Confidence-building moment for Red Wings' Sheahan
During his freshman season at Notre Dame, in 2009-10, current Red Wings center Riley Sheahan was a hot prospect who had turned downed the Erie Otters of the Ontario Hockey League to play for the Fighting Irish.
Notre Dame hockey had become a national power in a relatively short period of time under head coach Jeff Jackson, a Detroit native who took over the program in 2005.
For years, I was the host and rink-side reporter for Comcast's coverage of the now-defunct Central Collegiate Hockey Association. I had traveled to South Bend, Ind., many times to telecast Notre Dame games and was well aware that hockey had become relevant there with Jackson at the helm.
But the 2009-10 season was a struggle for the Irish. After winning a total of 90 games the previous three seasons, injuries took their toll on Notre Dame, especially on its defensive corps.
The Irish were a young team, counting on underclassmen such as Sheahan to continue the team's recent success.
Although that didn't happen -- Notre Dame finished 13-17-8 -- something occurred during a weekend series against Michigan that made me a Sheahan fan.
Like football, the rivalry between Michigan and Notre Dame on the ice is intense, exciting and extremely competitive. Each game between them is a statement game.
In 2009, the Wolverines were an established national powerhouse. The Irish, despite their recent success, were still considered up-and-comers.
Unfortunately for the Irish, they were missing their three best defensemen because of injuries in December 2009, and Coach Jackson needed to do something with a home-and-home series looming against the Wolverines.
Jackson adopted the European system called the Torpedo, which is a five-man unit made up of four forwards and one defenseman. One of the forwards Jackson chose to put back on the blue-line corps was the 17-year-old Sheahan -- the only freshman asked to play defense.
"Riley is just one of those special players," Jackson said this week. "I always knew he had great offensive upside, but he had a penchant to be more protective, more defensive.

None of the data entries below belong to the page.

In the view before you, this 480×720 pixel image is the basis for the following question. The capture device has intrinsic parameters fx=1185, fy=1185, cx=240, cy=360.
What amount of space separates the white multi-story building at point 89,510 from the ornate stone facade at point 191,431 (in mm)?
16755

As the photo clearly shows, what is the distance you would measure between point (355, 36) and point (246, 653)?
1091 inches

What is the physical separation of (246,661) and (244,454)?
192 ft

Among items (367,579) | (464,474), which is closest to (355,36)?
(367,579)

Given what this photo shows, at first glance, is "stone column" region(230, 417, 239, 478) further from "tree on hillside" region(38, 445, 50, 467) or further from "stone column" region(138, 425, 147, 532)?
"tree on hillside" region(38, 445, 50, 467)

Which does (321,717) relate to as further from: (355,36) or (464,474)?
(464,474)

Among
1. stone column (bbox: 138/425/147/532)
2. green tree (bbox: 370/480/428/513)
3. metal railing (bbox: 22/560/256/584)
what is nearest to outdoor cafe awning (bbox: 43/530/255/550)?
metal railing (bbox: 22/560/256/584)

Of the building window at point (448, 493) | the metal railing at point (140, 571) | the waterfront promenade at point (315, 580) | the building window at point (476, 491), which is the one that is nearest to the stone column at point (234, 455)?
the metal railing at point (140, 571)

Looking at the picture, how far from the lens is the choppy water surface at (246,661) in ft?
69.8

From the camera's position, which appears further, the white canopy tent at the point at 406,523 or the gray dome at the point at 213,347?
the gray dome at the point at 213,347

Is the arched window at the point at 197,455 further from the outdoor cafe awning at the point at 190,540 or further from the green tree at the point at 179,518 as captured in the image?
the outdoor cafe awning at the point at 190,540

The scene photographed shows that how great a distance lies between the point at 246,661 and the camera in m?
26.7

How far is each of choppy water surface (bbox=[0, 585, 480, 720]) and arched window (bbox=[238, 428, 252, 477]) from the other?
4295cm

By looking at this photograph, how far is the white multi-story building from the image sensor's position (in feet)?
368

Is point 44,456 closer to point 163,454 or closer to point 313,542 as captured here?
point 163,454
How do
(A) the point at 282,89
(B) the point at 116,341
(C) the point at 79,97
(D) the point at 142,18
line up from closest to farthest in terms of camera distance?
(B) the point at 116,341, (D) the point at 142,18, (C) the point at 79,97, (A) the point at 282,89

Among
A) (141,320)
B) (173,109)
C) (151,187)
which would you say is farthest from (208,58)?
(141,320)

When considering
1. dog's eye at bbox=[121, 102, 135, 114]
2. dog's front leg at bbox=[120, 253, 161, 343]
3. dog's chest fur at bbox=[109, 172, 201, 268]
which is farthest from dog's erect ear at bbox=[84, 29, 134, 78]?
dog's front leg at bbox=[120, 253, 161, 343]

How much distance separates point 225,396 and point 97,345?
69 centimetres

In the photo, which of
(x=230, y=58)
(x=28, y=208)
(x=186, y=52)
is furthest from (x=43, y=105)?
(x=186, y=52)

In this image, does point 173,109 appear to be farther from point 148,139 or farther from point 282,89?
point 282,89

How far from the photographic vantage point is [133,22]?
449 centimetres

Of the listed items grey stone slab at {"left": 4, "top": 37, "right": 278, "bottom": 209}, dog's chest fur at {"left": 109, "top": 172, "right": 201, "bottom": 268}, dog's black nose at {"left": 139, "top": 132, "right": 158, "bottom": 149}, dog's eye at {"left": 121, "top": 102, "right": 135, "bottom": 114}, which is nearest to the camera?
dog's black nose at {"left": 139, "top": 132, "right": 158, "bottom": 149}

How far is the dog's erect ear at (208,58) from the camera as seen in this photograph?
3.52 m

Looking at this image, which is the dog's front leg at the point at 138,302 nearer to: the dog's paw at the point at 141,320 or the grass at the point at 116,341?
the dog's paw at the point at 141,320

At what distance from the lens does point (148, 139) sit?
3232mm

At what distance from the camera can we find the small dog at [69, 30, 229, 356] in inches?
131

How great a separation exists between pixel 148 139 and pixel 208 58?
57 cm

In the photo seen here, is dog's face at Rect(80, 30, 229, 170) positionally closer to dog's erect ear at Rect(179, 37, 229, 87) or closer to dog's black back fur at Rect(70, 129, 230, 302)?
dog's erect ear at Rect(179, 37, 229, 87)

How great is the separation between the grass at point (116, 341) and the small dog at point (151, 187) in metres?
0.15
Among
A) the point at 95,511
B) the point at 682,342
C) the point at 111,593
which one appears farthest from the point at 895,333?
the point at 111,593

"As a matter of fact, there were many times when I had to talk to him about taking more risks because he played so defensive-minded."
With the confidence of his coach and his teammates behind him, an unsure Sheahan stepped onto the Yost Arena ice for the first time ever, playing an unfamiliar position.

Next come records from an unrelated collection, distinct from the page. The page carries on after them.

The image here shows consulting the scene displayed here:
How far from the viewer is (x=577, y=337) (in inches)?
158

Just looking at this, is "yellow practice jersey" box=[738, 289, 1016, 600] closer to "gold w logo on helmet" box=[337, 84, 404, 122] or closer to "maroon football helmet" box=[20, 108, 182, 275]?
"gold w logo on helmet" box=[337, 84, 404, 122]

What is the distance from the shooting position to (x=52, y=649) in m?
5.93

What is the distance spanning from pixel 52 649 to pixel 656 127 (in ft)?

"It was something new and a little different," Sheahan said Tuesday. "I remember my first shift -- Louie Caporusso, who's known to be pretty fast, came at me full speed and I tripped him, just straight to the ankles.
"I got a two-minute penalty for tripping on my first shift. That was a bit of an eye-opener.

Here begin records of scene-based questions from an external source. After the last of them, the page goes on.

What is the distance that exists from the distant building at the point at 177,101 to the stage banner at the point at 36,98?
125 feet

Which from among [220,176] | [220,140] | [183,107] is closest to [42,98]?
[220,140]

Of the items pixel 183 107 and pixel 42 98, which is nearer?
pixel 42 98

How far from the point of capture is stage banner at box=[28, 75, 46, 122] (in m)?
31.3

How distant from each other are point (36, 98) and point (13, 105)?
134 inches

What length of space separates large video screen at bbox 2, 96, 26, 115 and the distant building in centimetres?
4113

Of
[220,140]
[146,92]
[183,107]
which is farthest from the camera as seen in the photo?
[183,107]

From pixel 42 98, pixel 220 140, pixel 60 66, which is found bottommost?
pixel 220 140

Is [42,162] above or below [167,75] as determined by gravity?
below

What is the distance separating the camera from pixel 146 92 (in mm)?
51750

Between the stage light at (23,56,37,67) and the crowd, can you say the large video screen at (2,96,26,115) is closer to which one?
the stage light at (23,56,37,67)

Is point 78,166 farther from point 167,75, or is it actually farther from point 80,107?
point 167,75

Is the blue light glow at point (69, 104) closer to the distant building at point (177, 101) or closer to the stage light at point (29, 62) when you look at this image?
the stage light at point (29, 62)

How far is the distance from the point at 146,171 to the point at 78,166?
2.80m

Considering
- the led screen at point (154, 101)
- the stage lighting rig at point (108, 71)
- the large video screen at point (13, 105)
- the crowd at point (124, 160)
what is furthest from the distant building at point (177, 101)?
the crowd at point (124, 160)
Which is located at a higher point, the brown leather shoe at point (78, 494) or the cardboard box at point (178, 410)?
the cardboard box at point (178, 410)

"It took me the first five to ten minutes to adjust, but then I figured it out pretty well from there."
Notre Dame would lose the first game to Michigan, 4-1, with Sheahan scoring the lone Irish goal. In the second game, he had an assist in a 2-0 Irish victory.
Even today, my recollection of that series between the Irish and the Wolverines is Sheahan's play. He was big, skated well, had a terrific shot and didn't look out of place on the blue line.
When the Red Wings drafted him during the first round (21st overall) in 2010, I remember telling (former Detroit assistant GM) Jim Nill that the Wings had drafted a very good player.
Nill smirked at me and said, "I know."
Sheahan, 6-foot-2 and 212 pounds, didn't put up astounding numbers during his Notre Dame career. He had just 20 goals and 44 assists in 114 games, but he stood out.
Watching him play in college, you could tell that he possessed intangibles that didn't translate to the score sheet.
"I have always been proud of Riley with his ability to defend, but I am glad that he's starting to score some goals (in Detroit)," Jackson said. "He has the offensive instincts, and with time and hopefully confidence, he starts producing offensively."
Since being recalled from Grand Rapids, Sheahan has played in 12 games for the Wings and has three goals, five assists and is a plus-3. He's averaging 13 minutes and 11 seconds of ice time.
"For me, the biggest thing is just confidence," said Sheahan, who signed a three-year, entry-level contract with the Wings in April 2012. "It's more of a mental game than it is physical. It's a skill-set game.
"I know that I have some skill. It's just putting it out onto the ice and thinking that I can play at the level that I'm playing.
"My confidence is coming. I am starting to feel more comfortable out there, and I'm starting to make more plays by holding onto the puck longer."
Confidence is a funny thing -- you never know when it's going to kick in.
Sheahan recognizes that his stint as a defenseman in college gave him the confidence that he could compete.
He never wants to play defense again, but he's thankful that he did -- even if it lasted only two games.